My Enves are a few years old so most probably older technology although Enve has been on the forefront on that. Be it as it may, I never had a lick of serious trouble with the carbons because of the carbon material. The compromise I have done is not to use latex tubes which is what I normally use with my performance aluminum wheels; I did this not because I had any blow-outs but just to minimize the potential of any blow-outs. Similarly, on steep descents of considerable length I make it a point to squeeze-and-let-go the brakes in short intervals rather than prolonged feathering them when I need to slow down. Again, I am doing this not because I had any noticeable overheating that has created issues with my rims but just because I want to avoid any occurrences as such. Exception is on the wet, where as you said, you got to first dry the tracks for the pads to apply, so some feathering is needed there.


----------



## sandiegosteve (Mar 29, 2004)

I replaced a set of Ksyrium ES wheels with Boyd 44mm clinchers last November. I've got 2 bikes and roughly split time between them. In the past 6 months I've got a bit over a thousand miles on them. I got the heavy build ones with more spokes as I'm close to Boyd's 180 lb suggested weight.

I'd say they are my everyday wheel for the bike they are on as I don't change out the wheels.

My thoughts on the Boyd 44's:

the wider profile does a allow lower PSIs. I run Micheline pro r4s @ 95 and I weigh +/- 175. I think this takes off some road buzz. I like that the transition from tire to wheel is smooth (a looks thing). Ride comfort is mostly PSI related in my experience.
They sound awesome when you get them moving. I love the hum swish sound.
General riding around, they may be a little faster, but you don't get magical speed. Descending and really pushing it they are faster for sure.
Weight hasn't slowed me on climbs compared to the Ksyriums. The wheels on my other bike are DA C24s which are very light clinchers. That bike is also a feather. Times up climbs aren't much different and some of my fastest climbs are indeed on the Boyds. Descents are much faster on the Boyds. Did I mention they sounds cool when they get going?
Braking is less than alloys, but when I apply some force the stop just fine. It doesn't rain much where I live so I have no experience in the wet. Hard breaking at lights annoyingly placed at bottom of hills; they rims feel warm but not more (maybe less) than my alloys feel at the same time.
Wind, you feel them for sure. I'd actually say they aren't as bad as my Ksyrium ES wheels with the wide bladed spokes. I went from Ksyrium Elites to ES and noticed a big change. With the Boyd's, I feel the cross wind, but it isn't dramatic, but you pay attention. Again, I don't get a lot of wind where I live. 8-12 is not uncommon and 15 is high enough that I choose something else to do. I've ridden them in 15 and had to pay attention.
They look cool. That is the on benefit that is always there. Not sure I care that much, but they do look very nice with muted graphics.
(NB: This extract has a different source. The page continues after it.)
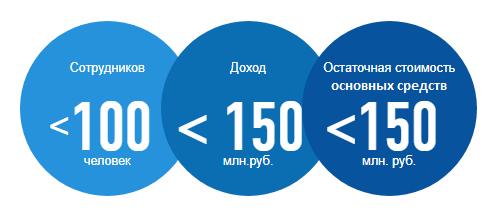 Как перевести ООО на упрощенную систему налогообложения?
I have re-tensioned the spokes once (1/8 turn or less), but they have been true since day 1. The bearing design does spin like magic. So much that the weight of the valve will cause the front wheel to always rotate to having it at the bottom. Bearing tension is very easy to adjust (similar to some Chris Kings I have).
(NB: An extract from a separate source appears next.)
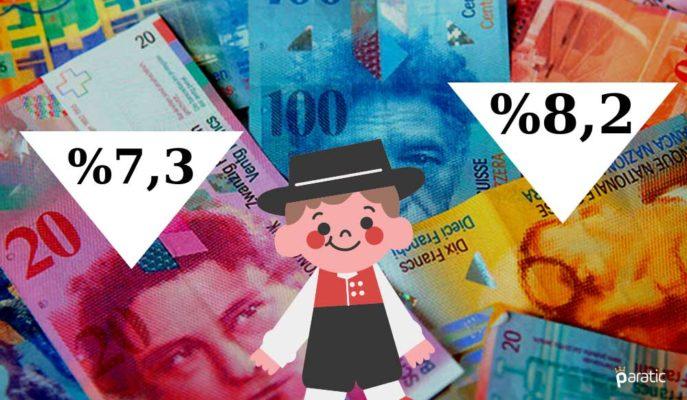 İsviçre 2Ç20 GSYİH'sindeki Düşüş %8,2'den %7,3'e Revize Edildi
Every day? Roads in San Diego are some of the worst in the country. I try to avoid the big pot holes and bunny hop many others. Wheels get beat up here and these are doing fine. I wouldn't call them disposable commuter wheels, but for enjoyable, spirited rides I am 100% happy with getting them.
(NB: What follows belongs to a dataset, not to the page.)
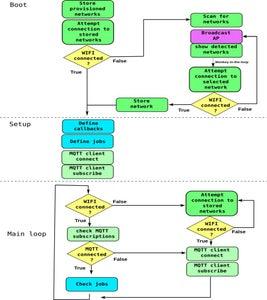 The MiPy-ESP Framework Architecture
Boyd Johnson (Coach Boyd above) was very helpful with my pre-sales questions. Can't comment on post-sales support as I've not needed it so far but would expect same high level of service.


----------



## ph0enix (Aug 12, 2009)

Awesome! Thanks guys! It looks like I'll be getting a set very soon. While I love the look of the muted graphics, I'll probably go with white. I just feel that white goes better with my bike:


----------



## matreid (Jul 13, 2010)

Thanks for everyone who provided input here. I'm going with the November Rail 34 - unlike ph0enix I prefer that it is a little shallower. From all of my research they both look like great wheels for the money.


----------



## ph0enix (Aug 12, 2009)

I was about to order the wheels but the 24/28 spoke option is currently out of stock. I guess I'll have to wait.


----------



## sandiegosteve (Mar 29, 2004)

ph0enix said:


> I was about to order the wheels but the 24/28 spoke option is currently out of stock. I guess I'll have to wait.


They build them in house, so might be a short wait. Email them, should get a fast response unless they are out riding.


----------



## coachboyd (Jan 13, 2008)

Yeah, we just ran out of rims for a little bit (demand has been higher than we anticipated). We have a new batch almost done and will be air shipping them to get them here quicker. I put a notification sign up sheet on the page for the 44s.


----------



## ph0enix (Aug 12, 2009)

I ended up going with November Rail 52s instead.


----------